[Scene question records]
------------------------
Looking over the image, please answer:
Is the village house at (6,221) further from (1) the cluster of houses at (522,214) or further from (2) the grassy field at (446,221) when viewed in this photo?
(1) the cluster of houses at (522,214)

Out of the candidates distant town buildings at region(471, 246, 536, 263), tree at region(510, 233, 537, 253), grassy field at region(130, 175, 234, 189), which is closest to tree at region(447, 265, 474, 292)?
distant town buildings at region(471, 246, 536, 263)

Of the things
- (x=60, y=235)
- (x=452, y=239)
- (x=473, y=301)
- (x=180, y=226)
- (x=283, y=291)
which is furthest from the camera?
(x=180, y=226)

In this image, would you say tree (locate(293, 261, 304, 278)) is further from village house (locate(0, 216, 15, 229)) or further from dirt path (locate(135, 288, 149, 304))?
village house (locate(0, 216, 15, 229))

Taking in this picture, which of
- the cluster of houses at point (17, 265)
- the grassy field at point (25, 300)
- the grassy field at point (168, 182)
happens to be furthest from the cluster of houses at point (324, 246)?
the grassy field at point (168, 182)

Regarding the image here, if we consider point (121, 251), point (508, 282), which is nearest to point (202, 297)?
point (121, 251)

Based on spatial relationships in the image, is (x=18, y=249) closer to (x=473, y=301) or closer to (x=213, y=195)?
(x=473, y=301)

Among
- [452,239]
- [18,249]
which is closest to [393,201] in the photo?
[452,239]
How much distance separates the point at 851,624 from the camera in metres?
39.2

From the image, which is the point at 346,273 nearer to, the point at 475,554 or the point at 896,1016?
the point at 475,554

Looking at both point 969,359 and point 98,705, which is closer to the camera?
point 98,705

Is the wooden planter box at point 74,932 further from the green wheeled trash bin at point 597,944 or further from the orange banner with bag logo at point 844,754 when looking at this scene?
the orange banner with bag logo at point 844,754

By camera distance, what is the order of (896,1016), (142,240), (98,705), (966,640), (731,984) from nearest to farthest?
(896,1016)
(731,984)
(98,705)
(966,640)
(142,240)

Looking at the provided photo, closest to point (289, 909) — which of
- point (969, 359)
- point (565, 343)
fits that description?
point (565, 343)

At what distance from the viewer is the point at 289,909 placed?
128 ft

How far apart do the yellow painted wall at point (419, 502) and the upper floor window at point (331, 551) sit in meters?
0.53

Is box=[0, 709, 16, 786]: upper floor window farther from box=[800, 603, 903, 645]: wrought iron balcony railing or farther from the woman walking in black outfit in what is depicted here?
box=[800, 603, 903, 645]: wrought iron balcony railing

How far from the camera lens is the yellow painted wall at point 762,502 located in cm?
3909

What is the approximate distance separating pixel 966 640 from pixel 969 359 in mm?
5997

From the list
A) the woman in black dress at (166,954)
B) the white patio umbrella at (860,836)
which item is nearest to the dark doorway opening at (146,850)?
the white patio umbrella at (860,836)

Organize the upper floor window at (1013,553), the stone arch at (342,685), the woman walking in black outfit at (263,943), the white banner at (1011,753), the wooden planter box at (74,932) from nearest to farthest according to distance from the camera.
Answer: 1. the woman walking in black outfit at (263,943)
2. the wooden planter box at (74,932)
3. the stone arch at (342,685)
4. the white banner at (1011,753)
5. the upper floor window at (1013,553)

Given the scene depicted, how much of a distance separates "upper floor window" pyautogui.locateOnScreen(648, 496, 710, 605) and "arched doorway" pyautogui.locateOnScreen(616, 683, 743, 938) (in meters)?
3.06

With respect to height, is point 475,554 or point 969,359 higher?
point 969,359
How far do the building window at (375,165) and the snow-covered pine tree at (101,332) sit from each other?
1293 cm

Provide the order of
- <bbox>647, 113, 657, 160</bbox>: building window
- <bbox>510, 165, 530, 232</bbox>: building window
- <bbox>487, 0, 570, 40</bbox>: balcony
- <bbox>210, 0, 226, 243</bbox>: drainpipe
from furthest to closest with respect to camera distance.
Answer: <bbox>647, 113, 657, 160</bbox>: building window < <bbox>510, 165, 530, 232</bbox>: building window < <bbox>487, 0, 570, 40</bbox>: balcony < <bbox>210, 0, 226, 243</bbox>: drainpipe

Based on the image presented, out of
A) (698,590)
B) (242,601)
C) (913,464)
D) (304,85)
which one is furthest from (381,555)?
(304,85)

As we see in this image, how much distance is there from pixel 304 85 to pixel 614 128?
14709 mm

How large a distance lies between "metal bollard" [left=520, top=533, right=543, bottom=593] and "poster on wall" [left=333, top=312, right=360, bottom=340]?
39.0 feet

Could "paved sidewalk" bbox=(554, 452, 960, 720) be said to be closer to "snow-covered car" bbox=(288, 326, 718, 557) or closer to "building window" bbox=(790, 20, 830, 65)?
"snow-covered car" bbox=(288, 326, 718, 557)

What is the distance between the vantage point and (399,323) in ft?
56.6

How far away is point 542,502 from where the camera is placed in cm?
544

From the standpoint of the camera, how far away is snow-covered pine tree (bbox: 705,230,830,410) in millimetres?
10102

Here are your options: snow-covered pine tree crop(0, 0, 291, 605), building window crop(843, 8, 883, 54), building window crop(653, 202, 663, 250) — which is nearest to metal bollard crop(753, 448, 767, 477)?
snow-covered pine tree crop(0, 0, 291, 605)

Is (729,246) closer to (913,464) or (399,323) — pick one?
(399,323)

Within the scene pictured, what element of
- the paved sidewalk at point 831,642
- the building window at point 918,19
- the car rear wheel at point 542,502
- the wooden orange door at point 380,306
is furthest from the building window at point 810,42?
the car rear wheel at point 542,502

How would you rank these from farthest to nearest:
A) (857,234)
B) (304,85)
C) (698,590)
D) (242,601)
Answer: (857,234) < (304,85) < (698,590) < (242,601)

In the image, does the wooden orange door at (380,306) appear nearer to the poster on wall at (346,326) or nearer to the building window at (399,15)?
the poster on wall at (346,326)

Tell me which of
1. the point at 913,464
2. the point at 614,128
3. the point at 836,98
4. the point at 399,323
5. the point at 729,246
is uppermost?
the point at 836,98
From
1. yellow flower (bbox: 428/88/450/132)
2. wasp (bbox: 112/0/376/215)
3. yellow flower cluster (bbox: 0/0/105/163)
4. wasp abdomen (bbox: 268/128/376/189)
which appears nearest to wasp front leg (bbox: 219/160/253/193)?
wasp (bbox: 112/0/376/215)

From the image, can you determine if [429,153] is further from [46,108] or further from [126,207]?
------------------------
» **What this task involves**: Please quote exactly the lines from the one containing "Tell me which of" through the last line of the records above, both included, and nothing else.

» **Output of the task**:
Tell me which of
1. the point at 913,464
2. the point at 614,128
3. the point at 836,98
4. the point at 399,323
5. the point at 729,246
is uppermost?
the point at 836,98
From
1. yellow flower (bbox: 428/88/450/132)
2. wasp (bbox: 112/0/376/215)
3. yellow flower cluster (bbox: 0/0/105/163)
4. wasp abdomen (bbox: 268/128/376/189)
which appears nearest to wasp front leg (bbox: 219/160/253/193)?
wasp (bbox: 112/0/376/215)

From the image, can you determine if [429,153] is further from [46,108] or further from [126,207]?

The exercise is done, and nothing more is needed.